The head of Canada's banking regulator says he's ramping up scrutiny of money laundering in the financial sector as risks increase.

Peter Routledge, who leads the Office of the Superintendent of Financial Institutions, said regulators and banks are having to play catch-up on how criminals are trying to move funds. 

"The sophistication of money laundering techniques in a world of artificial intelligence and deep fakes and all that, has run out ahead a little bit of, certainly regulators, and financial institutions," he said on Friday.

"Not so far that we can't make adjustments in the next year or two to tighten things up, but enough that we need to move, and we are moving."

Speaking at the TD Securities Financial Services Conference in Toronto, Routledge said the regulator is also increasing its focus in the area after parliament amended OSFI's mandate last summer to explicitly include monitoring how well financial institutions protect against threats to their integrity and security.

Fintrac, Canada's financial intelligence agency, has also signalled increased scrutiny of the issue. In December, the agency levied a $7.4-million penalty against RBC and a $1.3-million penalty against CIBC for non-compliance with anti-money laundering and terrorist financing measures. In the 2022-2023 financial year, by comparison, it levied $1.1 million in total fines across all business lines.

Routledge said OSFI would be working more closely with Fintrac as digitization and the more integrated global economy lead to higher risks of money laundering. 

The regulator will also be taking its message to financial institutions that they need to step up efforts against the problem, he said in a media availability following the event.

"I can tell you going forward, we certainly will do that, and say to boards of directors, a core part of your responsibility is to ensure your institutions are complying with the laws and the jurisdictions in which they operate, and anti-money laundering laws are laws your institution needs to be redoubling its efforts to ensure compliance."

The scale of money laundering in Canada could range anywhere from $45 billion to $113 billion, Criminal Intelligence Service Canada estimated in a 2020 report, based on UN estimates that between two and five per cent of global GDP is laundered annually. 

Routledge said the regulator is also increasing focus on climate-related risks, saying they're fundamentally a financial risk.

The regulator has already mandated the big banks to prepare climate disclosures and transition plans, which will then inform any decisions on capital buffers and other potential measures, but it will be a multi-year process, he said. 

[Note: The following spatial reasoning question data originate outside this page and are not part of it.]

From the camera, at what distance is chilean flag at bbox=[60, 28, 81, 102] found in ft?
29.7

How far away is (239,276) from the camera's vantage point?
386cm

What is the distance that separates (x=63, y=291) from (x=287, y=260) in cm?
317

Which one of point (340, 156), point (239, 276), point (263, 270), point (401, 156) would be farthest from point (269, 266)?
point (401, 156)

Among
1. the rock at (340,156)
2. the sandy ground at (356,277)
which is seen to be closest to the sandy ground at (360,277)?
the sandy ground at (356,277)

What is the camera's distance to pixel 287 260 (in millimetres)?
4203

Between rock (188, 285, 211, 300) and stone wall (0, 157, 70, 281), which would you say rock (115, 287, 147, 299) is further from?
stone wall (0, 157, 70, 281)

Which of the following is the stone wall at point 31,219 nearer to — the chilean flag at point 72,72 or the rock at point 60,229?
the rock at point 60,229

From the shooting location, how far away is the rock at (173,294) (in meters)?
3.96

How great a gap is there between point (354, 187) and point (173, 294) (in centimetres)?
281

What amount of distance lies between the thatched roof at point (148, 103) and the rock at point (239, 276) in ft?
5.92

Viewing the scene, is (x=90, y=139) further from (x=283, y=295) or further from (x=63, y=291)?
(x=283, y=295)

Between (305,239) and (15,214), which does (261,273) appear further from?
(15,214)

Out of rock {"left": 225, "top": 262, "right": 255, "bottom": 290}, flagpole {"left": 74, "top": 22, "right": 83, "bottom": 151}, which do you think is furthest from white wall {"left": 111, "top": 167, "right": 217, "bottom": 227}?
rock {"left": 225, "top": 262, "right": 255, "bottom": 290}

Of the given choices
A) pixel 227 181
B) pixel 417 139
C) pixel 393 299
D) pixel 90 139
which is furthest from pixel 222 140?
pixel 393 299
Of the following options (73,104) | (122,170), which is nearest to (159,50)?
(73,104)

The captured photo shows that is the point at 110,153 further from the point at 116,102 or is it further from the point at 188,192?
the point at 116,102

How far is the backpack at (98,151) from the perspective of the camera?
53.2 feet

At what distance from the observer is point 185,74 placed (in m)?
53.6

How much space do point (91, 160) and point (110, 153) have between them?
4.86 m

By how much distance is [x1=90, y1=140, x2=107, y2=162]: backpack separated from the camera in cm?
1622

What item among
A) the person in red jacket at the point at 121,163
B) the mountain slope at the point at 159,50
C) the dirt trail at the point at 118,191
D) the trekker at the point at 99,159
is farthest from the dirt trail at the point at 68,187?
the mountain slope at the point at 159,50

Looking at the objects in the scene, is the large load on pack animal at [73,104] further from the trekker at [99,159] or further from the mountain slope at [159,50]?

"We don't expect the perfect transition plan tomorrow, but we expect boards to envisage different futures, different transitions and then begin to build plans for adapting to those futures," said Routledge.

He said OSFI's mandate captures climate risk comprehensively, and it will continue to focus on capturing the financial risks that climate change could bring, but that it's best left to other agencies with deeper climate expertise to lead on policy.

"We don't see OSFI's role as an institution meant to instigate climate policy. We're an institution meant to instigate sound risk management of new and emerging risks."